__TEXT SECTION__
—————

Ronnie Vint

Personal information
- Full name: Ronnie Christopher Vint
- Date of birth: 17 July 1996 (age 29)
- Place of birth: Greenwich, London, England
- Position: Centre-back

Team information
- Current team: Ashford United

Youth career
- 2013–2014: Dartford

Senior career*
- Years: Team / Apps / (Gls)
- 2013–2014: Dartford
- 2020–2021: Dulwich Hamlet
- 2020–2021: Dartford
- 2021–2022: Dulwich Hamlet
- 2021–2022: Dartford
- 2021–2022: Dulwich Hamlet
- 2023–2024: Lewes
- 2024–2025: Margate
- 2024–: Ashford United

= Ronnie Vint =

English television personality and footballer (born 1996)

Ronnie Christopher Vint (born 17 July 1996) is an English television personality and semi-professional footballer, currently plays as a centre-back for Ashford United, having previously appeared for clubs including Dartford and Dulwich Hamlet. He is known for appearing as a contestant on the eleventh series of the ITV2 dating show Love Island in 2024, as well as appearing on the second series of Love Island: All Stars in 2025.

—————

(Records from a spatial question set)
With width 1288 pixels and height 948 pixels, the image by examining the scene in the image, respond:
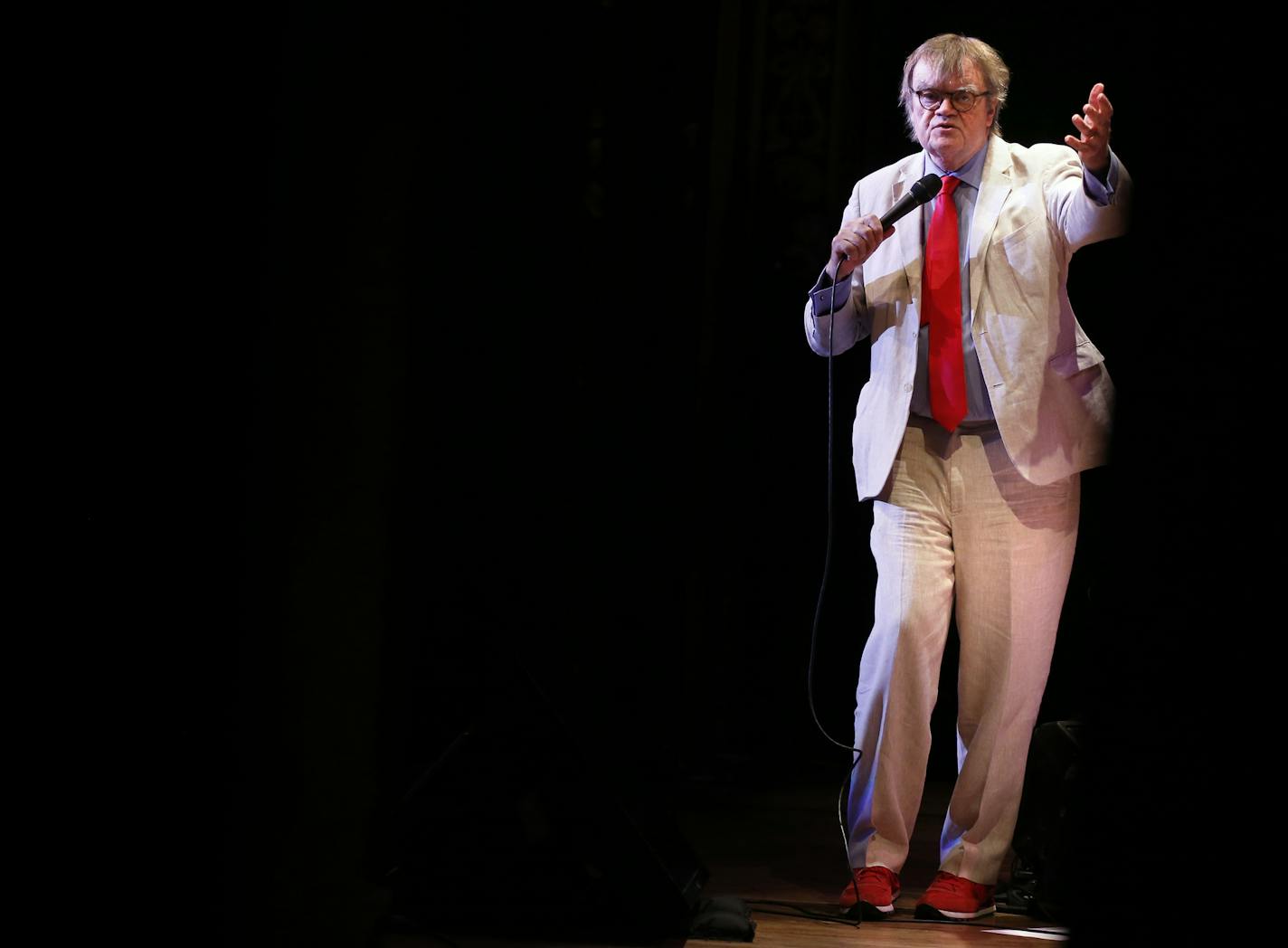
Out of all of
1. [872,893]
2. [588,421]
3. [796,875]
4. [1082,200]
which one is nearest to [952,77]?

—————

__EXERCISE PROMPT__
Can you duplicate the passage of the Ronnie Vint profile between "English television personality and footballer" and "Stars in 2025.", inclusive? The records have nothing to do with this.

__RESULT FOR THIS EXERCISE__
English television personality and footballer (born 1996)

Ronnie Christopher Vint (born 17 July 1996) is an English television personality and semi-professional footballer, currently plays as a centre-back for Ashford United, having previously appeared for clubs including Dartford and Dulwich Hamlet. He is known for appearing as a contestant on the eleventh series of the ITV2 dating show Love Island in 2024, as well as appearing on the second series of Love Island: All Stars in 2025.